- Data shown:
····················
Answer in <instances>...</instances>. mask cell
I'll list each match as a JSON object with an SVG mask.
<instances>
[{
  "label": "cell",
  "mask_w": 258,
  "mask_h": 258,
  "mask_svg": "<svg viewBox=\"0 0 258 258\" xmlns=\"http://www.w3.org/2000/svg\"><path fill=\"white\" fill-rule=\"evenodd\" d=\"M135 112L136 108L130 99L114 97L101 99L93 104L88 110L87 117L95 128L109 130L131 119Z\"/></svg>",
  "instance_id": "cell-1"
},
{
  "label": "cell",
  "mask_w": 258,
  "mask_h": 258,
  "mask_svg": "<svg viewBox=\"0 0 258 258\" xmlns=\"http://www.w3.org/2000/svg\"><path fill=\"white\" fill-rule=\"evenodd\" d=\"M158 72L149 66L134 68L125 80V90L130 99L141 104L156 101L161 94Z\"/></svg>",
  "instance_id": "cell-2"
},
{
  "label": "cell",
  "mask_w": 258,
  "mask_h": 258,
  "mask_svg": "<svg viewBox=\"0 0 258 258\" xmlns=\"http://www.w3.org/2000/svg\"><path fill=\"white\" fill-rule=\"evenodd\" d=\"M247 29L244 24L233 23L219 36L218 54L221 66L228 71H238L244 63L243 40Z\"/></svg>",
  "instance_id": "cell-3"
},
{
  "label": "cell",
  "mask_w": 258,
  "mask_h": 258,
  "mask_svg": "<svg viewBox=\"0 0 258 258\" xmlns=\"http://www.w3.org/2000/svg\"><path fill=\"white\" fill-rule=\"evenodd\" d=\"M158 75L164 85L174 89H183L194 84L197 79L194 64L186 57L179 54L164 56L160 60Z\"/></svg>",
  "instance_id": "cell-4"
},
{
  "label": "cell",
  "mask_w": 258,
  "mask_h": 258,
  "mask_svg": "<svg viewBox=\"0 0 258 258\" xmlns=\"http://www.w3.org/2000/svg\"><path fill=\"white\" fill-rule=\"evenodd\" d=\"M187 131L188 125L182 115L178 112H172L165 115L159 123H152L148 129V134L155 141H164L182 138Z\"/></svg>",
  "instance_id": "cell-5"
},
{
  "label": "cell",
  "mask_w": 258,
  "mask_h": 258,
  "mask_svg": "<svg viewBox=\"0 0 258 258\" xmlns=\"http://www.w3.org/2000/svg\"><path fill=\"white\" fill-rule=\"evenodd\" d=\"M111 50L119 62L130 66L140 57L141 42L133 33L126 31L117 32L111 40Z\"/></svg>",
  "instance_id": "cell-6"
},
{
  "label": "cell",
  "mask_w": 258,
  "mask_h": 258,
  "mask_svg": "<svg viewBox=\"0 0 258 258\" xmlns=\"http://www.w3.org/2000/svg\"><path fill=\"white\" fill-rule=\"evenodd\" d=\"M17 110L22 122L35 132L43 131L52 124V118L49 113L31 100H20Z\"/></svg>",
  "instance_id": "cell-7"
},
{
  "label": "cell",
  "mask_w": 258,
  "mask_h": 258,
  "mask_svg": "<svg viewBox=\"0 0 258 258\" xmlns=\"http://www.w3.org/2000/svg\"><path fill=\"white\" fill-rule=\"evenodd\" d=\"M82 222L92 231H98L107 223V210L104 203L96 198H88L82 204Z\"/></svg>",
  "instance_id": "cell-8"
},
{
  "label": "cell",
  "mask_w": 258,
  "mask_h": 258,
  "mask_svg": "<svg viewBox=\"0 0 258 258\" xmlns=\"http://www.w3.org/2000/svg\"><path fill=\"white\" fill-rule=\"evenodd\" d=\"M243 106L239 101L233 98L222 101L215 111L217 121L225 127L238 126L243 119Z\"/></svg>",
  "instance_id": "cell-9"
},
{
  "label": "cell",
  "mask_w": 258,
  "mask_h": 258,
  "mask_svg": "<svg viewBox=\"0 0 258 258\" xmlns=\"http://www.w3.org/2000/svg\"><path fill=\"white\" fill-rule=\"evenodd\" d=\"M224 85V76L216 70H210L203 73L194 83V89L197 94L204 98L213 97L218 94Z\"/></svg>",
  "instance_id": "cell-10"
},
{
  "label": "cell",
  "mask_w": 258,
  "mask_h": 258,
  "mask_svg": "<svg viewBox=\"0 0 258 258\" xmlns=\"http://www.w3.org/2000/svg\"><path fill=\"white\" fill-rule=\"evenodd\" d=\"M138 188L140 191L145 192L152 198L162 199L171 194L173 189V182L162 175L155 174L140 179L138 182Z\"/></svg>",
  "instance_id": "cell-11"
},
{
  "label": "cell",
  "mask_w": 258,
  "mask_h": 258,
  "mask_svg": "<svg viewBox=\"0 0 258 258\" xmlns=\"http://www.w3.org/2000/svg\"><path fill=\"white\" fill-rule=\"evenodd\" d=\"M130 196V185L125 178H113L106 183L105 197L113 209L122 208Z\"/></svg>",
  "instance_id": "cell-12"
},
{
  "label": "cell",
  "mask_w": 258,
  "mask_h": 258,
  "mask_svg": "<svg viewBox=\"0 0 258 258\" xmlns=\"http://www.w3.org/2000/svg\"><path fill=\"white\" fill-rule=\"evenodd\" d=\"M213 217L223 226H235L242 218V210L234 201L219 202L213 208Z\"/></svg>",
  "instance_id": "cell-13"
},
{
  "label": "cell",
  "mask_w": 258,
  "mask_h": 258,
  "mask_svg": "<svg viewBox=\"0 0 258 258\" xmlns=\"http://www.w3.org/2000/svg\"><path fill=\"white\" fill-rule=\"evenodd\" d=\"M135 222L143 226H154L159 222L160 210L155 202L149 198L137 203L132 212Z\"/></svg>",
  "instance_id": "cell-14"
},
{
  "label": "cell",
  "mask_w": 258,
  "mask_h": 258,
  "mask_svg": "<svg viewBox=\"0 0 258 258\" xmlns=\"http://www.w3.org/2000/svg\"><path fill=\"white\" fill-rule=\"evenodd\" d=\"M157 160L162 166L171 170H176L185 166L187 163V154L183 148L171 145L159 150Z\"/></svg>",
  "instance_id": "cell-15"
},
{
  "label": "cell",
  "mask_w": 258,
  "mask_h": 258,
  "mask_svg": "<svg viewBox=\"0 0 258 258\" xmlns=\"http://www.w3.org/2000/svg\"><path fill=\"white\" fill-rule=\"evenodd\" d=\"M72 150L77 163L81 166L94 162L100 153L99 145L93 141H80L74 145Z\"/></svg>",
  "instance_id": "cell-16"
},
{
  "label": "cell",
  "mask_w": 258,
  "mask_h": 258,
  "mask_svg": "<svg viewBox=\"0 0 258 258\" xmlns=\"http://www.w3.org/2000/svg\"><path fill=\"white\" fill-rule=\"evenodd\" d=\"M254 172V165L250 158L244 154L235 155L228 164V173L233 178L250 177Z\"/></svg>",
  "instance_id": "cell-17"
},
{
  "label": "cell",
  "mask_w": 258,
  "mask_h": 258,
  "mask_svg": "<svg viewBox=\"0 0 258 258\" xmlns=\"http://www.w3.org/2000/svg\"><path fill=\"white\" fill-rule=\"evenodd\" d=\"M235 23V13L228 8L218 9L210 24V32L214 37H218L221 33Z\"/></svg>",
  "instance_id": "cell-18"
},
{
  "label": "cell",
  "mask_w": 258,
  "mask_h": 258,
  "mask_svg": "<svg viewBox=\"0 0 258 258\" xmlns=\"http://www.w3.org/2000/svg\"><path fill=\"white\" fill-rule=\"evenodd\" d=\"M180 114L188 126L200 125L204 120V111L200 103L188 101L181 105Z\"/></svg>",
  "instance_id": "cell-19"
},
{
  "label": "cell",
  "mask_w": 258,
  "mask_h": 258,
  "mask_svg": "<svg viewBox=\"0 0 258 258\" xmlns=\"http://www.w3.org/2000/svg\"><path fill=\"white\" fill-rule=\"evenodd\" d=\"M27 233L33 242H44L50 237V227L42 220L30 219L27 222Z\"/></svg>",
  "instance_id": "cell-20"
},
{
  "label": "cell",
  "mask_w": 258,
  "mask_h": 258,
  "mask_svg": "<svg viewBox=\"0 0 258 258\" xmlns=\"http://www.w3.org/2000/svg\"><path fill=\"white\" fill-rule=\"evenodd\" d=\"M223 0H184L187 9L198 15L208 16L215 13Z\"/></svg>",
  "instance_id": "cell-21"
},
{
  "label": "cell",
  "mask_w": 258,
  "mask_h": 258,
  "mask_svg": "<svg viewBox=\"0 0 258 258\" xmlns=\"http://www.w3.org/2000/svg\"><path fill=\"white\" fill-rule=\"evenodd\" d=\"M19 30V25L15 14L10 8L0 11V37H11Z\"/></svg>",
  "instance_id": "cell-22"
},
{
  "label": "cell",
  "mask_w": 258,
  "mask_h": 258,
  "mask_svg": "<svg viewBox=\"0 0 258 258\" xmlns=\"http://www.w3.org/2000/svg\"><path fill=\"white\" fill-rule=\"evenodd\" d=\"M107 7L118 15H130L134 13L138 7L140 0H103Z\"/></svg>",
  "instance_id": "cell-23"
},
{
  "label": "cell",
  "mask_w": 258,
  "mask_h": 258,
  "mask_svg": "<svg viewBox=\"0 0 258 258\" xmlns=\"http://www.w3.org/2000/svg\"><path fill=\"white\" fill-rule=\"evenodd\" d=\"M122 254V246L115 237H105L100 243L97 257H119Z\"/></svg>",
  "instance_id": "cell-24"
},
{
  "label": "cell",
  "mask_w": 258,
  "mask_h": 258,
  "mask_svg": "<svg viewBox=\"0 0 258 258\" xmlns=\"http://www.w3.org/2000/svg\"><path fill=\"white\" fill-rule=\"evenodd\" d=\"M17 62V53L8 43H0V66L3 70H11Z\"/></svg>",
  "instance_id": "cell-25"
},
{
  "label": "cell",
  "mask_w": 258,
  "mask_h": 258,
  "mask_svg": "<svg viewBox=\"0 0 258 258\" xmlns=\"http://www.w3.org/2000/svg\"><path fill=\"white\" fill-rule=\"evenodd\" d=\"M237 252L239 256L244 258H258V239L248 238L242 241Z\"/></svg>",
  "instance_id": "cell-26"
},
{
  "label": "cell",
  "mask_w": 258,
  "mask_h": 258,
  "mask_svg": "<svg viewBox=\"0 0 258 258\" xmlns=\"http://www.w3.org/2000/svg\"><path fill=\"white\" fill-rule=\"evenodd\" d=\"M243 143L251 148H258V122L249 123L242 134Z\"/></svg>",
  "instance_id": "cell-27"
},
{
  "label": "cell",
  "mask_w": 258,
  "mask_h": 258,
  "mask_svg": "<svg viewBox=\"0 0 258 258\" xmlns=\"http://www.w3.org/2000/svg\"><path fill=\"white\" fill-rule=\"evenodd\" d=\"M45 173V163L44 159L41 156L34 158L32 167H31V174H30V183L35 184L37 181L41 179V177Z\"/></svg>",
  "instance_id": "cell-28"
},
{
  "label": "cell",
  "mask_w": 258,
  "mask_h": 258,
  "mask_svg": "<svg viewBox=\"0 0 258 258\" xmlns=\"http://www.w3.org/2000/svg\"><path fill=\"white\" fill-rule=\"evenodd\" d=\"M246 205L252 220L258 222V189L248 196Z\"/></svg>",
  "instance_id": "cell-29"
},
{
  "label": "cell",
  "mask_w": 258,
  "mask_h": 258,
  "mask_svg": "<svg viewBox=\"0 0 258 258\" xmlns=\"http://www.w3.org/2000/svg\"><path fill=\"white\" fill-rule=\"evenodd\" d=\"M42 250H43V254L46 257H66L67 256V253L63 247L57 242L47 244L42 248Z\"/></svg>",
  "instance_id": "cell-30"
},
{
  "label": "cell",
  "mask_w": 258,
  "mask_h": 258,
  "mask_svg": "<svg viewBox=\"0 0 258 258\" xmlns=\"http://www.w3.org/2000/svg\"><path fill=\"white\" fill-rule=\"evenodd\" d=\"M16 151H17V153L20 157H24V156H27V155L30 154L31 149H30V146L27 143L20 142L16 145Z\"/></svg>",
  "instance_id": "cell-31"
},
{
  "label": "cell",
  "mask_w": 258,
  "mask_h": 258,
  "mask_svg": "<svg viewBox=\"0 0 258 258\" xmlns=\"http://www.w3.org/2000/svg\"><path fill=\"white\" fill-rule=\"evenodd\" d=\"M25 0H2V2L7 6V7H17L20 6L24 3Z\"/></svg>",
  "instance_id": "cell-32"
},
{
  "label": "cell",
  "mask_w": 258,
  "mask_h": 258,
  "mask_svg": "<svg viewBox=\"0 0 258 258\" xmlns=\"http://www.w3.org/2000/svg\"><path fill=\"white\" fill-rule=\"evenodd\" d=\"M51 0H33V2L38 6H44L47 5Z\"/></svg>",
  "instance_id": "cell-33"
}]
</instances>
····················
- Given instruction: How many lines in the data above contain the string "instances", with case counting? Reply with the number only.

- Result: 3